START DOCUMENT SEGMENT

A personal tribute to my friend, Ellen.

The following letter was written by a student who learned every week over the phone with her mentor, Ellen, through the Partners in Torah program.

Ellen passed away yesterday, Shabbos morning.

We met by phone almost four years ago when I enrolled in the program, Partners in Torah*. She was my “partner” and our learning was done by phone.

She from Flushing, Queens with a husband and a family; I, a divorced woman (with a grown daughter in New York City) who had moved from Dallas to Delray Beach, Florida to deal with all the issues surrounding aging parents after an only and older sibling passed away.

Ellen was a terrific and enthusiastic teacher. Our discussions were always stimulating. She made it easy for me to pose any question and to offer interpretations and insights without feeling like I might sound "foolish."

She was amazing at how she juggled her life and her duties to her family and to her community. She would be busy with Shabbos preparations at times while we discussed the Torah portion of the week. And during her illness until this year she was still teaching while taking care of her family.

At one point my own private world was becoming more and more tumultuous and challenging; naturally our talks eventually included some of these personal issues. They were always placed in the context of Torah teachings from which I drew some comfort and understanding.

When I was down on myself for feeling like I failed my parents or didn't do enough for them in some way, Ellen was there to remind me of the great mitzvah I was performing. I recall how incredulous I was the first time she expressed being in awe of my ability to manage the responsibilities I voluntarily assumed. What I saw as my failings to “move mountains,” she saw as my strengths. What I saw as my making several poor decisions, she saw as my having faith and trust in the “good” of my fellowman. She bolstered me and gave me strength. She helped me to believe in myself and that I really was doing a good job after all.

That's the way it was with Ellen.

END DOCUMENT SEGMENT

TASKS FOR THIS EXERCISE:
**1)** Answer these questions using the tribute:
(a) Where was Ellen from?
(b) How long ago did the writer and Ellen first meet by phone?
(c) From which city did the writer move to Delray Beach, Florida?
**2)** Rewrite the part of the tribute starting with "A personal tribute" and going on through "sibling passed away.", with "Dallas" replaced by "Houston".
**3)** List every place name that appears in the tribute.

START DATA UNDER STUDY

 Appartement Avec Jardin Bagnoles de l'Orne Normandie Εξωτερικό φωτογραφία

END DATA UNDER STUDY
START DATA UNDER STUDY

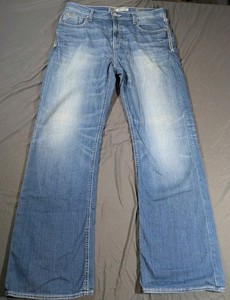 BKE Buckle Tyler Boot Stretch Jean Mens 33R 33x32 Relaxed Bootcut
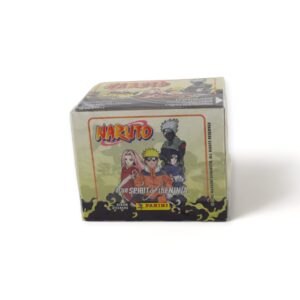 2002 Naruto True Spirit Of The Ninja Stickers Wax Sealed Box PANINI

END DATA UNDER STUDY

SOLUTIONS TO EACH TASK:
**1)**
(a) Flushing, Queens
(b) Almost four years ago
(c) Dallas

**2)**
A personal tribute to my friend, Ellen.

The following letter was written by a student who learned every week over the phone with her mentor, Ellen, through the Partners in Torah program.

Ellen passed away yesterday, Shabbos morning.

We met by phone almost four years ago when I enrolled in the program, Partners in Torah*. She was my “partner” and our learning was done by phone.

She from Flushing, Queens with a husband and a family; I, a divorced woman (with a grown daughter in New York City) who had moved from Houston to Delray Beach, Florida to deal with all the issues surrounding aging parents after an only and older sibling passed away.

**3)**
Flushing
Queens
New York City
Dallas
Delray Beach
Florida